EXCERPT PROVIDED:
-- begin --

Am. Pearl Grp. v. Nat'l Payment Sys.

Docket NumberCivil Action 3:22-CV-00693-N
Decision Date05 July 2023
PartiesAMERICAN PEARL GROUP, LLC, et al., Plaintiffs, v. NATIONAL PAYMENT SYSTEMS, LLC, et al., Defendants.
CourtU.S. District Court — Northern District of Texas
MEMORANDUM OPINION AND ORDER
DAVID C. GODBEY, UNITED STATES CHIEF DISTRICT JUDGE

This Order addresses Plaintiff American Pearl Group, LLC's (Pearl) motion for reconsideration [24] and Defendant National Payment Systems, LLC's (NPS) motion to dismiss [28]. The Court denies Pearl's motion for reconsideration and grants NPS's motion to dismiss.

I. Origins of the Dispute

The parties' relationship has been explained in detail previously, see Mem. Op. & Order 1-3 [23], and is summarized here. NPS and Pearl operate in the credit card payment processing industry. Whenever a consumer uses a credit card to pay a merchant for his or her purchase information must flow between the issuing bank which extends credit to the cardholder and the acquiring bank which maintains the merchant's account. NPS and Pearl are intermediaries that profit by facilitating transactions and retaining a portion of the money remitted. NPS is an Independent Sales Organization (“ISO”), which is a subtype of intermediary contracted by acquiring banks to sign up new merchants and service their accounts, and NPS subcontracted work to Pearl.

As part of the transaction, NPS leased equipment to Pearl. Pearl encountered financial difficulties paying NPS's invoices which Pearl alleges was part of a concerted scheme by NPS to induce distress and obtain some of Pearl's streams of residual income. To avoid insolvency, Pearl accepted loans from NPS (the “Loan”) and its alleged affiliate Beck Ventures, LLC (“Beck”), both of which were secured by Pearl's residuals portfolio and incorporated agreements granting NPS and Beck options to acquire future residual payment rights for a portion of the merchants in Pearl's portfolio. The options locked in specific purchase prices and were not exercisable until the loans' full repayment or in the event of default.

Plaintiffs initially sued NPS, Beck, and Does 1-20, seeking a declaration that the loans violate Texas's usury statutes and corresponding punitive damages. NPS and Beck moved to dismiss, and the Court concluded that (1) per Texas law's spreading doctrine, the loan schedule did not reflect usurious interest, (2) the values of the purchase options were too uncertain to constitute interest, and (3) Plaintiffs had not adequately alleged a scheme to conceal usury. Mem. Op. & Order 8-9, 12-13. Accordingly, the Court dismissed Plaintiffs' complaint for failure to state a claim, but granted leave to amend. Id. at 13. Plaintiffs have amended their complaint as well as moved for reconsideration of the Court's prior decision.

-- end --

INFORMATION SUPPLIED:

-- begin --

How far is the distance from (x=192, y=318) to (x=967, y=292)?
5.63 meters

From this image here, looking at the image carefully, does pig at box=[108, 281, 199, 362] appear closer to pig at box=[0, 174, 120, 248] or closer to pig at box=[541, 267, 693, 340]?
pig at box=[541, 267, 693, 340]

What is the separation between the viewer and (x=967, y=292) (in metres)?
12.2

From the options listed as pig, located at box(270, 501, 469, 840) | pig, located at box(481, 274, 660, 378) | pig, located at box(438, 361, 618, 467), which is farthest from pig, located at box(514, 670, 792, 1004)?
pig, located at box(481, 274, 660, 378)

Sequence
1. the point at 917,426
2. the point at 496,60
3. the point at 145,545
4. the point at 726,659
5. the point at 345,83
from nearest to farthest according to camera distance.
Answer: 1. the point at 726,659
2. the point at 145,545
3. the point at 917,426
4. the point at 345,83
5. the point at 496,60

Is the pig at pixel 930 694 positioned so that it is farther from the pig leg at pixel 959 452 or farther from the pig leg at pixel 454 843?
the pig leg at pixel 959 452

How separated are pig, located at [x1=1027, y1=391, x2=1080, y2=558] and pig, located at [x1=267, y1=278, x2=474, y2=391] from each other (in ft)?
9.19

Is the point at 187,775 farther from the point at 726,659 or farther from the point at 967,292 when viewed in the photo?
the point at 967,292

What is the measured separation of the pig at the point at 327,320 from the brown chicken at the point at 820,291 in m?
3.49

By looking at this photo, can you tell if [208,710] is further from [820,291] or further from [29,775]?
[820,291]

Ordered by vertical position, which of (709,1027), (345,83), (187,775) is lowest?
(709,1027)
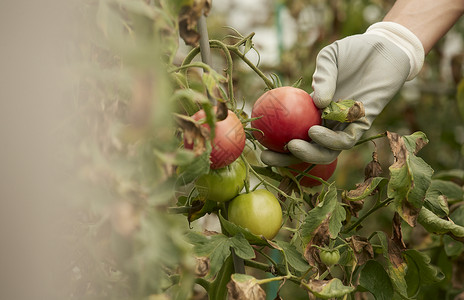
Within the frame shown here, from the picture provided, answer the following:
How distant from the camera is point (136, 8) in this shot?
352 millimetres

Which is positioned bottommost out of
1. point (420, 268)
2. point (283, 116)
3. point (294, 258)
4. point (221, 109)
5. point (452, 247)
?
point (452, 247)

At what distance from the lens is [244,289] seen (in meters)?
0.56

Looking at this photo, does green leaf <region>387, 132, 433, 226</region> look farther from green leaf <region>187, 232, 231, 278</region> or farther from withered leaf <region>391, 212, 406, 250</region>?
green leaf <region>187, 232, 231, 278</region>

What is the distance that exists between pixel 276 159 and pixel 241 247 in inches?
7.3

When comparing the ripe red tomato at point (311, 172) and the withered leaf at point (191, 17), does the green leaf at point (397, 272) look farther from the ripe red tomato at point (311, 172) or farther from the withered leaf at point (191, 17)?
the withered leaf at point (191, 17)

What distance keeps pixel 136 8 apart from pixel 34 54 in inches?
3.7

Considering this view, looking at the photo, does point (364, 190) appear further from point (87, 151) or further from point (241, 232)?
point (87, 151)

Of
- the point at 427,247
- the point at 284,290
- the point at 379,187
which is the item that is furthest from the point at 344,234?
the point at 284,290

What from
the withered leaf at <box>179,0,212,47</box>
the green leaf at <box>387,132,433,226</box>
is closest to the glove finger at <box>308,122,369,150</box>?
the green leaf at <box>387,132,433,226</box>

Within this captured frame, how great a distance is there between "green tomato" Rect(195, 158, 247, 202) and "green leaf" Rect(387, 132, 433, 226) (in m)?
0.20

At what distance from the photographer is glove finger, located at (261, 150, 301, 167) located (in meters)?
0.76

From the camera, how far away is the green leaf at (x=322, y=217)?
0.65 metres

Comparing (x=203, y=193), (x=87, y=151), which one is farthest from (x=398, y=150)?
(x=87, y=151)

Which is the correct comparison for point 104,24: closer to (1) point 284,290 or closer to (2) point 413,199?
(2) point 413,199
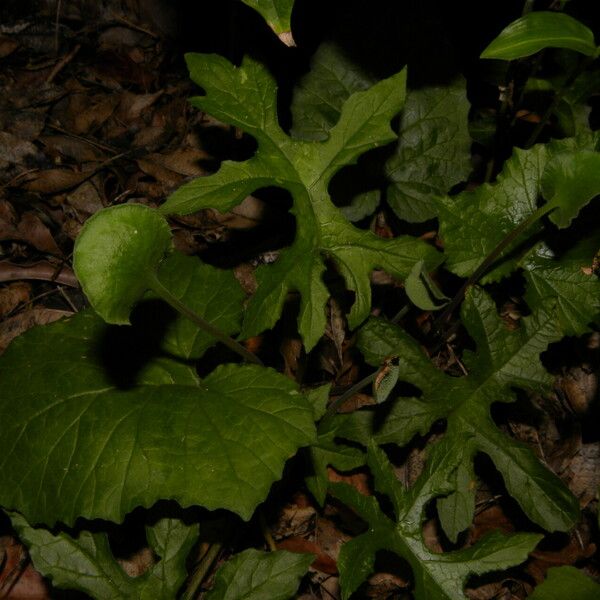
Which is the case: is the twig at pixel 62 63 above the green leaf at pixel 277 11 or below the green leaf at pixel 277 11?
below

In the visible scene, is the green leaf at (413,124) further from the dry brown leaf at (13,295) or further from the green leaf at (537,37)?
the dry brown leaf at (13,295)

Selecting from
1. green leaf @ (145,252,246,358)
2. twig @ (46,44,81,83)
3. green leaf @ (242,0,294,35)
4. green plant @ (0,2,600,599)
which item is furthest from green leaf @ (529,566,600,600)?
twig @ (46,44,81,83)

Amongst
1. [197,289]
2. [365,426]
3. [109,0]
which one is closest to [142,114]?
[109,0]

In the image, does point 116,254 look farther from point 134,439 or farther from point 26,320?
point 26,320

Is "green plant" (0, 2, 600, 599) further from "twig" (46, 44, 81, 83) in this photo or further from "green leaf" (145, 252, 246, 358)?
"twig" (46, 44, 81, 83)

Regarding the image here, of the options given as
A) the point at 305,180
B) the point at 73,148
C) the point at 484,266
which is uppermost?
the point at 305,180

-- end --

PROBLEMS:
**a)** Using the court opinion, mark each statement yes or no, and quote the words that decide it.
(i) NPS leased equipment to Pearl.
(ii) The purchase options could be used at any time after the loans were made.
(iii) The Court grants Pearl's motion for reconsideration.
**b)** Answer these questions from the court opinion:
(i) Which court issued it?
(ii) What does "ISO" stand for?
(iii) Besides NPS, which company lent money to Pearl?
**c)** Print the part of the court opinion that begins at the words "I. Origins of" and stops after "work to Pearl.".

RESPONSES FOR EACH TASK:
**a)**
(i) Yes: "As part of the transaction, NPS leased equipment to Pearl."
(ii) No: "were not exercisable until the loans' full repayment or in the event of default."
(iii) No: "The Court denies Pearl's motion for reconsideration"

**b)**
(i) U.S. District Court — Northern District of Texas
(ii) Independent Sales Organization
(iii) Beck Ventures, LLC ("Beck")

**c)**
I. Origins of the Dispute

The parties' relationship has been explained in detail previously, see Mem. Op. & Order 1-3 [23], and is summarized here. NPS and Pearl operate in the credit card payment processing industry. Whenever a consumer uses a credit card to pay a merchant for his or her purchase information must flow between the issuing bank which extends credit to the cardholder and the acquiring bank which maintains the merchant's account. NPS and Pearl are intermediaries that profit by facilitating transactions and retaining a portion of the money remitted. NPS is an Independent Sales Organization (“ISO”), which is a subtype of intermediary contracted by acquiring banks to sign up new merchants and service their accounts, and NPS subcontracted work to Pearl.